Les "tensions" sont toujours là entre la France et les Pays-Pas depuis l'irruption surprise de l'Etat néerlandais au capital de l'alliance aérienne Air France-KLM, mais celles-ci sont "normales" et doivent être apaisées autour d'une table, ont déclaré le patron du groupe et celui de KLM, qui fêtait lundi ses 100 ans.

"Oui, il y a quelques tensions", a affirmé devant les journalistes le directeur général d'Air France-KLM, Ben Smith, aux Pays-Bas pour assister aux célébrations des 100 ans d'existence de la compagnie néerlandaise.

"Lorsque vous avez deux compagnies aériennes dans un même groupe qui sont si importantes pour chaque pays (...), il est naturel de voir que chaque gouvernement souhaite protéger leurs intérêts pour l'avenir", a-t-il ajouté, s'exprimant dans les locaux de KLM aux côtés du patron de la compagnie néerlandaise, Pieter Elbers.

Après l'irruption surprise de l'Etat néerlandais au capital d'Air France-KLM début 2019, les Pays-Bas et la France, actionnaire à hauteur de 14,3% du groupe, ont mis en place un groupe de travail sur l'avenir de l'entreprise afin d'apaiser les fortes tensions déclenchées par la prise de participation des Néerlandais, qui avait fait l'effet d'une douche froide à Paris.

Clarification 

Le directeur de l'Agence française des participations de l'Etat (APE), Martin Vial, a estimé vendredi que l'Etat néerlandais devait clarifier sa position au capital d'Air France-KLM et de KLM, alors qu'il est désormais à la fois actionnaire du groupe et de sa filiale.

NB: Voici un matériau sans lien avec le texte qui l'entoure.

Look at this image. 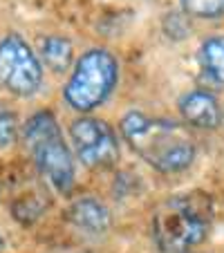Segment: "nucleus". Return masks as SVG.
I'll return each mask as SVG.
<instances>
[{"mask_svg": "<svg viewBox=\"0 0 224 253\" xmlns=\"http://www.w3.org/2000/svg\"><path fill=\"white\" fill-rule=\"evenodd\" d=\"M179 115L188 126L200 130H215L222 126V108L206 90L186 92L179 99Z\"/></svg>", "mask_w": 224, "mask_h": 253, "instance_id": "7", "label": "nucleus"}, {"mask_svg": "<svg viewBox=\"0 0 224 253\" xmlns=\"http://www.w3.org/2000/svg\"><path fill=\"white\" fill-rule=\"evenodd\" d=\"M70 220L77 229L92 235H101L110 229V211L94 197H79L70 206Z\"/></svg>", "mask_w": 224, "mask_h": 253, "instance_id": "8", "label": "nucleus"}, {"mask_svg": "<svg viewBox=\"0 0 224 253\" xmlns=\"http://www.w3.org/2000/svg\"><path fill=\"white\" fill-rule=\"evenodd\" d=\"M121 134L130 148L159 172H181L195 159L193 137L173 121L133 110L121 119Z\"/></svg>", "mask_w": 224, "mask_h": 253, "instance_id": "1", "label": "nucleus"}, {"mask_svg": "<svg viewBox=\"0 0 224 253\" xmlns=\"http://www.w3.org/2000/svg\"><path fill=\"white\" fill-rule=\"evenodd\" d=\"M23 137L43 177L58 193L67 195L74 186V162L54 115L49 110L34 112L25 124Z\"/></svg>", "mask_w": 224, "mask_h": 253, "instance_id": "2", "label": "nucleus"}, {"mask_svg": "<svg viewBox=\"0 0 224 253\" xmlns=\"http://www.w3.org/2000/svg\"><path fill=\"white\" fill-rule=\"evenodd\" d=\"M70 139L83 166L105 170L119 159V139L103 119L79 117L70 126Z\"/></svg>", "mask_w": 224, "mask_h": 253, "instance_id": "6", "label": "nucleus"}, {"mask_svg": "<svg viewBox=\"0 0 224 253\" xmlns=\"http://www.w3.org/2000/svg\"><path fill=\"white\" fill-rule=\"evenodd\" d=\"M117 81L119 63L108 49H88L77 61L63 87V99L77 112H92L108 101Z\"/></svg>", "mask_w": 224, "mask_h": 253, "instance_id": "4", "label": "nucleus"}, {"mask_svg": "<svg viewBox=\"0 0 224 253\" xmlns=\"http://www.w3.org/2000/svg\"><path fill=\"white\" fill-rule=\"evenodd\" d=\"M209 233V213L193 197H173L153 215V240L162 253H191Z\"/></svg>", "mask_w": 224, "mask_h": 253, "instance_id": "3", "label": "nucleus"}, {"mask_svg": "<svg viewBox=\"0 0 224 253\" xmlns=\"http://www.w3.org/2000/svg\"><path fill=\"white\" fill-rule=\"evenodd\" d=\"M181 9L193 18L215 20L224 16V0H179Z\"/></svg>", "mask_w": 224, "mask_h": 253, "instance_id": "11", "label": "nucleus"}, {"mask_svg": "<svg viewBox=\"0 0 224 253\" xmlns=\"http://www.w3.org/2000/svg\"><path fill=\"white\" fill-rule=\"evenodd\" d=\"M0 85L16 96H32L43 85V65L18 34L0 41Z\"/></svg>", "mask_w": 224, "mask_h": 253, "instance_id": "5", "label": "nucleus"}, {"mask_svg": "<svg viewBox=\"0 0 224 253\" xmlns=\"http://www.w3.org/2000/svg\"><path fill=\"white\" fill-rule=\"evenodd\" d=\"M41 58L54 74H63V72L70 70L74 49H72V43L65 36L52 34V36H45L41 41Z\"/></svg>", "mask_w": 224, "mask_h": 253, "instance_id": "9", "label": "nucleus"}, {"mask_svg": "<svg viewBox=\"0 0 224 253\" xmlns=\"http://www.w3.org/2000/svg\"><path fill=\"white\" fill-rule=\"evenodd\" d=\"M16 119L9 110H7L5 105L0 103V150L11 146L16 141Z\"/></svg>", "mask_w": 224, "mask_h": 253, "instance_id": "12", "label": "nucleus"}, {"mask_svg": "<svg viewBox=\"0 0 224 253\" xmlns=\"http://www.w3.org/2000/svg\"><path fill=\"white\" fill-rule=\"evenodd\" d=\"M200 65L204 77L224 87V36H211L200 45Z\"/></svg>", "mask_w": 224, "mask_h": 253, "instance_id": "10", "label": "nucleus"}]
</instances>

"Ce qui est important, c'est qu'il y ait des discussions entre le gouvernement néerlandais, en tant que nouvel actionnaire, et le gouvernement français, en tant qu'actionnaire à long terme", pour "trouver un bon terrain d'entente afin d'aller de l'avant", a estimé M. Elbers.

Doutes sur la stratégie

L'entrée des Pays-Bas au capital d'Air France-KLM a été déclenchée par les doutes des Néerlandais sur la stratégie du groupe et la crainte de voir leurs intérêts négligés, en particulier concernant le maintien de la fonction de hub pour l'aéroport d'Amsterdam-Schiphol.

Même si Air France pèse plus lourd que KLM dans l'alliance en termes de chiffre d'affaires (16 milliards d'euros en 2018 contre 11 pour le Néerlandais), KLM et ses pilotes ont eu la sensation ces dernières années de contribuer davantage à la rentabilité que leurs homologues français. La marge d'exploitation de KLM était de 9,8% en 2018 et de seulement 1,7% pour Air France.